Прошло, несколько часов. Лэя не могла больше выносить удушающую темноту комнаты и безмолвие, которое, парадоксально, кричало в голове. Она тихонько выбралась из постели, набросила на себя что-то тёплое и вышла в коридор. Ей хотелось просто идти, куда глаза глядят, лишь бы не оставаться наедине со своими мыслями.
Коридоры Академии ночью были погружены в полумрак, лишь редкие кантусовые светильники тускло освещали каменные стены. Шум шагов Лэи эхом отдавался в тишине. И тут, за поворотом, она наткнулась на Клода.
Он стоял у окна, устремив взгляд в непроглядную тьму за ним. Его обычно идеально уложенные волосы были чуть растрёпаны, а поза – не такой напряжённой, как всегда. Он выглядел… другим. Не безупречным, как обычно.
Клод повернулся на звук шагов. Его глаза, обычно холодные и расчётливые, на мгновение показались Лэе удивительно усталыми. Он не задал вопросов, не стал ничего спрашивать о её заплаканном лице. Он просто смотрел.
– Не спится? – голос был тихим, без привычной иронии или отстранённости. Он звучал… человечно.

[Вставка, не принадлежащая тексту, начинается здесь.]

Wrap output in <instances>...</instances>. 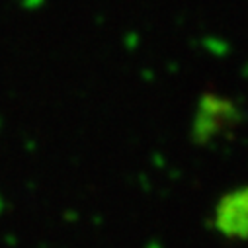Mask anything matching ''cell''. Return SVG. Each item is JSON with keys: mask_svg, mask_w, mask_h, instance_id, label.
<instances>
[{"mask_svg": "<svg viewBox=\"0 0 248 248\" xmlns=\"http://www.w3.org/2000/svg\"><path fill=\"white\" fill-rule=\"evenodd\" d=\"M217 227L231 236H248V188L221 200L217 207Z\"/></svg>", "mask_w": 248, "mask_h": 248, "instance_id": "1", "label": "cell"}]
</instances>
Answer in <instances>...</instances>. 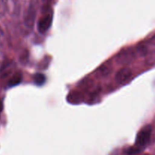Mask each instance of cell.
Masks as SVG:
<instances>
[{"mask_svg": "<svg viewBox=\"0 0 155 155\" xmlns=\"http://www.w3.org/2000/svg\"><path fill=\"white\" fill-rule=\"evenodd\" d=\"M38 9H39V1L30 0L24 16V23L27 28L32 29L34 26Z\"/></svg>", "mask_w": 155, "mask_h": 155, "instance_id": "6da1fadb", "label": "cell"}, {"mask_svg": "<svg viewBox=\"0 0 155 155\" xmlns=\"http://www.w3.org/2000/svg\"><path fill=\"white\" fill-rule=\"evenodd\" d=\"M151 133H152V127L151 125H146L141 129L140 131L138 133L136 138V142L135 145L142 150L145 147L148 146L151 141Z\"/></svg>", "mask_w": 155, "mask_h": 155, "instance_id": "7a4b0ae2", "label": "cell"}, {"mask_svg": "<svg viewBox=\"0 0 155 155\" xmlns=\"http://www.w3.org/2000/svg\"><path fill=\"white\" fill-rule=\"evenodd\" d=\"M136 51L134 48H127L121 50L116 56V61L120 65H128L136 59Z\"/></svg>", "mask_w": 155, "mask_h": 155, "instance_id": "3957f363", "label": "cell"}, {"mask_svg": "<svg viewBox=\"0 0 155 155\" xmlns=\"http://www.w3.org/2000/svg\"><path fill=\"white\" fill-rule=\"evenodd\" d=\"M136 51L139 55L145 56L150 52L155 51V36L148 40L141 42L137 45Z\"/></svg>", "mask_w": 155, "mask_h": 155, "instance_id": "277c9868", "label": "cell"}, {"mask_svg": "<svg viewBox=\"0 0 155 155\" xmlns=\"http://www.w3.org/2000/svg\"><path fill=\"white\" fill-rule=\"evenodd\" d=\"M53 21V13L51 11L47 12L42 17H41L37 23V30L39 33H45L48 31L51 26Z\"/></svg>", "mask_w": 155, "mask_h": 155, "instance_id": "5b68a950", "label": "cell"}, {"mask_svg": "<svg viewBox=\"0 0 155 155\" xmlns=\"http://www.w3.org/2000/svg\"><path fill=\"white\" fill-rule=\"evenodd\" d=\"M132 77V71L128 68H123L117 72L115 75V80L117 83L122 84L128 81Z\"/></svg>", "mask_w": 155, "mask_h": 155, "instance_id": "8992f818", "label": "cell"}, {"mask_svg": "<svg viewBox=\"0 0 155 155\" xmlns=\"http://www.w3.org/2000/svg\"><path fill=\"white\" fill-rule=\"evenodd\" d=\"M6 6H7V10H8L12 15H18L20 6L18 0H7Z\"/></svg>", "mask_w": 155, "mask_h": 155, "instance_id": "52a82bcc", "label": "cell"}, {"mask_svg": "<svg viewBox=\"0 0 155 155\" xmlns=\"http://www.w3.org/2000/svg\"><path fill=\"white\" fill-rule=\"evenodd\" d=\"M21 80H22V74L20 72H17L13 74L12 77H10L8 82V86L9 87H13V86L20 84Z\"/></svg>", "mask_w": 155, "mask_h": 155, "instance_id": "ba28073f", "label": "cell"}, {"mask_svg": "<svg viewBox=\"0 0 155 155\" xmlns=\"http://www.w3.org/2000/svg\"><path fill=\"white\" fill-rule=\"evenodd\" d=\"M33 80L35 84L38 85V86H41V85L45 83V77L42 74H36L33 76Z\"/></svg>", "mask_w": 155, "mask_h": 155, "instance_id": "9c48e42d", "label": "cell"}, {"mask_svg": "<svg viewBox=\"0 0 155 155\" xmlns=\"http://www.w3.org/2000/svg\"><path fill=\"white\" fill-rule=\"evenodd\" d=\"M7 11V6L5 0H0V18H2L5 15Z\"/></svg>", "mask_w": 155, "mask_h": 155, "instance_id": "30bf717a", "label": "cell"}, {"mask_svg": "<svg viewBox=\"0 0 155 155\" xmlns=\"http://www.w3.org/2000/svg\"><path fill=\"white\" fill-rule=\"evenodd\" d=\"M100 73H101V75H107L110 73V65H106L103 64L101 67V70H100Z\"/></svg>", "mask_w": 155, "mask_h": 155, "instance_id": "8fae6325", "label": "cell"}, {"mask_svg": "<svg viewBox=\"0 0 155 155\" xmlns=\"http://www.w3.org/2000/svg\"><path fill=\"white\" fill-rule=\"evenodd\" d=\"M5 43V34L3 30L2 29L1 26H0V51L2 49L3 45Z\"/></svg>", "mask_w": 155, "mask_h": 155, "instance_id": "7c38bea8", "label": "cell"}, {"mask_svg": "<svg viewBox=\"0 0 155 155\" xmlns=\"http://www.w3.org/2000/svg\"><path fill=\"white\" fill-rule=\"evenodd\" d=\"M2 101L1 100H0V114H1V112H2Z\"/></svg>", "mask_w": 155, "mask_h": 155, "instance_id": "4fadbf2b", "label": "cell"}]
</instances>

Лэя кивнула, не в силах вымолвить ни слова.
Клод отвернулся к окну, и его голос снова прозвучал, но на этот раз в нём было что-то новое, глубокое, личное.
– Мы все здесь ломаемся. – он сделал паузу, как будто обдумывая каждое слово. – Просто не на людях.

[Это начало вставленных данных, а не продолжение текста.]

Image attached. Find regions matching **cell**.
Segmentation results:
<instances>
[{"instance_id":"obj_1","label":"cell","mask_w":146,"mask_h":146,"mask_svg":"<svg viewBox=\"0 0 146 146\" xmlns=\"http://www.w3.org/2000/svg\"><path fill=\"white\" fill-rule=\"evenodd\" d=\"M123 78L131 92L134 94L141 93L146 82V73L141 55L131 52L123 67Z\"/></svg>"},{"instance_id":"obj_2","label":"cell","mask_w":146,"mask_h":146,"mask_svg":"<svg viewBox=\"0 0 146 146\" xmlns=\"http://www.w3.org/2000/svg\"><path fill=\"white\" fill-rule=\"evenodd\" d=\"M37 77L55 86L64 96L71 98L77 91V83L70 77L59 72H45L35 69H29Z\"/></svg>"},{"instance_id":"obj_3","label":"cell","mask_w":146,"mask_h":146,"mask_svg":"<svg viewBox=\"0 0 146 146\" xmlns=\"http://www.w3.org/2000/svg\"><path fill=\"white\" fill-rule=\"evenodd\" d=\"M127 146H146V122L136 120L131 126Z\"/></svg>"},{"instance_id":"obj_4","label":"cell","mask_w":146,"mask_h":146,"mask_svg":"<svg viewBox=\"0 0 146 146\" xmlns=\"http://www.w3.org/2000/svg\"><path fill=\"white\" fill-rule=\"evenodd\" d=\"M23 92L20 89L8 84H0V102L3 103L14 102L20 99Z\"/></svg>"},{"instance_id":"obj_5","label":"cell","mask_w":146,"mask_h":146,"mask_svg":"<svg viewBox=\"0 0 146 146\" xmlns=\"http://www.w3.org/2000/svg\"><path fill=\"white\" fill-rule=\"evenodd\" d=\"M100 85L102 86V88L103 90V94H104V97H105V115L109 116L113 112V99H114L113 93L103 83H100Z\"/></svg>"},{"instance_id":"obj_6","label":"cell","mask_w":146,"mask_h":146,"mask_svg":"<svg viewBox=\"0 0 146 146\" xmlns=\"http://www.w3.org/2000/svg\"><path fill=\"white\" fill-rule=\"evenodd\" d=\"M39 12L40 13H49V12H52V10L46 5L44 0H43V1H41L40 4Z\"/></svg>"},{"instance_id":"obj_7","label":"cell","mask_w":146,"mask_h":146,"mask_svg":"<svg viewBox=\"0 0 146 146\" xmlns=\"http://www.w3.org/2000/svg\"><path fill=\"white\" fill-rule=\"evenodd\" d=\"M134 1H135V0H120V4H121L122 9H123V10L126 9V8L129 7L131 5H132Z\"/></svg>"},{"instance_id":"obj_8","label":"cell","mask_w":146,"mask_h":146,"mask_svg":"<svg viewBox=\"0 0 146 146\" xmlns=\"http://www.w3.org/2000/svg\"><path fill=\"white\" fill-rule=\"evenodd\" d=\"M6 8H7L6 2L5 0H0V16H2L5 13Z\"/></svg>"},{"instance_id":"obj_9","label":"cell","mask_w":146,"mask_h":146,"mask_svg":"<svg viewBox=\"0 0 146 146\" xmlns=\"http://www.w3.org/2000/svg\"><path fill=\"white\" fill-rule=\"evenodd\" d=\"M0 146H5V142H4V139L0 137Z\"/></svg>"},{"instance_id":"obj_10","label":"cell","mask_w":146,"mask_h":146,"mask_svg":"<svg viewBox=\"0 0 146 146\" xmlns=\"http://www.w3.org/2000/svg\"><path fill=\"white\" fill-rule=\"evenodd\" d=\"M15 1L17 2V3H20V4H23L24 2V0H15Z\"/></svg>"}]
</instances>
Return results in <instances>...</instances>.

Лэя подняла на него взгляд. Эти слова, произнесённые им, Клодом, который всегда казался несокрушимым, задели что-то внутри.

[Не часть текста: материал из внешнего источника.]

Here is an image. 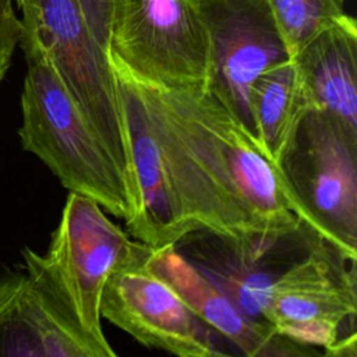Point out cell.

– Год назад… – Клод продолжил, его взгляд оставался прикованным к ночной тьме. – Мой отряд попал в засаду. На границе Разлома. Всё было по протоколу. Мы следовали всем инструкциям. Но… – он резко сжал кулак, затем разжал его. – Я выжил. Двое учеников, младше нас, погибли.
Лэя слушала, ошеломлённая. Ей никогда бы не пришло в голову, что у Клода может быть такая история.
– Официально меня оправдали, – тихо сказал он. – Сказали, что я действовал правильно. Что сделал всё, что мог. Но… – он вновь замолчал, и его голос стал чуть глуше. – Я не могу простить себе, что не спас их. Он повернулся к ней, и на этот раз его глаза были не просто усталыми, а полными глубокой, затаённой боли. Впервые Лэя видела его без его "маски" равнодушия и превосходства. Она видела трещину в броне, обнажившую рану, которая, казалось, никогда не заживёт.
– С тех пор я тренируюсь до изнеможения, – добавил он. – Чтобы больше никогда…
Он не закончил фразу, но Лэя поняла. Его одержимость тренировками, стремление к совершенству – всё это было попыткой искупить то, что он считал своей виной, и защитить тех, кого он мог бы потерять.
В этот момент, стоя в тёмном коридоре Академии, Лэя осознала нечто очень важное. Реальность жизни Кантора была куда более суровой, чем она могла себе представить. Здесь не было места слабости, но и идеальной неуязвимости тоже не существовало. Даже самые сильные ломались, каждый по-своему. И в этой хрупкости, в этой общей боли, возможно, было и нечто, что могло их объединить. Она увидела не просто Клода, высокомерного парня, а человека, сломленного травмой, но продолжающего бороться. И в его словах она нашла некое, пусть и горькое, но утешение. Она была не одна в своём страхе.